Go to Lowes and buy Jasco Stripper. It is water clean-up. One application, wait 10 to 15 minutes. Carefully scrape old finish off with plastic scraper. Apply another coat and scrape off stain. Wet a piece of #1 steel wool with water. Scrub in direction of grain in wood. Wipe with dry cloth. Wait one day to dry then sand with 150 Grit sand paper in grain direction. Apply stain, wait one day. Apply varnish. I have been refinishing furniture for 27 years. It is not that hard to do. Just take your time and watch what you are doing.
#15

(03-19-2012, 08:18 PM)jadaman Wrote:  
(11-26-2011, 10:41 AM)Jbaker Wrote:  I recently was given a 46-480 console by a friend. After a recap and re-alingment, the radio is working well on both AM and FM. The cabinet is in very good shape...except....it looks like someone refinished sometime ago. It has been stained very dark and I am farly certain the finish is polyurethane or some modern type. It is definitely not lacquer.

I would like to see if it is possible to strip the finish and lighten up the color, closer to the original. Any thoughts on how to proceed?

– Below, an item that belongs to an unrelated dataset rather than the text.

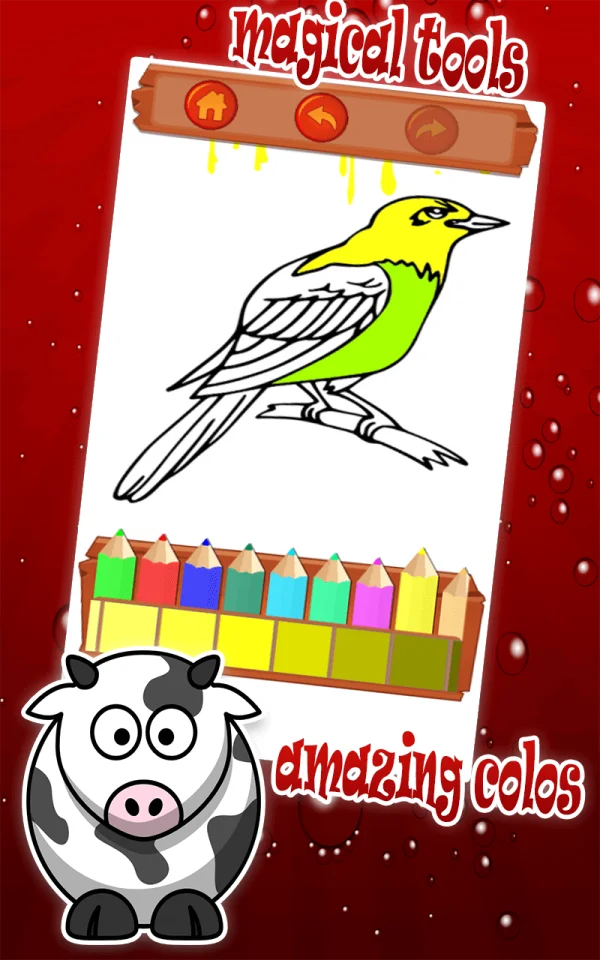 Coloring Book for Kids (Android & iOS) — screenshot 1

Go to Lowes and buy Jasco Stripper. It is water clean-up. One application, wait 10 to 15 minutes. Carefully scrape old finish off with plastic scraper. Apply another coat and scrape off stain. Wet a piece of #1 steel wool with water. Scrub in direction of grain in wood. Wipe with dry cloth. Wait one day to dry then sand with 150 Grit sand paper in grain direction. Apply stain, wait one day. Apply varnish. I have been refinishing furniture for 27 years. It is not that hard to do. Just take your time and watch what you are doing.

I don't want to come off as nasty but using water around veneer is just asking for trouble. Combine steel wool with water and you have an opportunity for bits of steel wool to get imbedded in the grain and cause rust and iron stains, if you must scrub the wood down with something use a nylon scouring pad or a stiff brush. Yes I have used water to clean up stripper in the past but water has a nasty habit of lifting veneer and loostening glue joints, if you can avoid using water I would.
As for the stain and varnish, old radio cabinets never had any stain applied to them and the finishes were usually lacquer based. The cabinet was grain filled, then sealed with sanding sealer, a shaded laquer was then applied, then coated over with clear laquer, then buffed out after everything cured.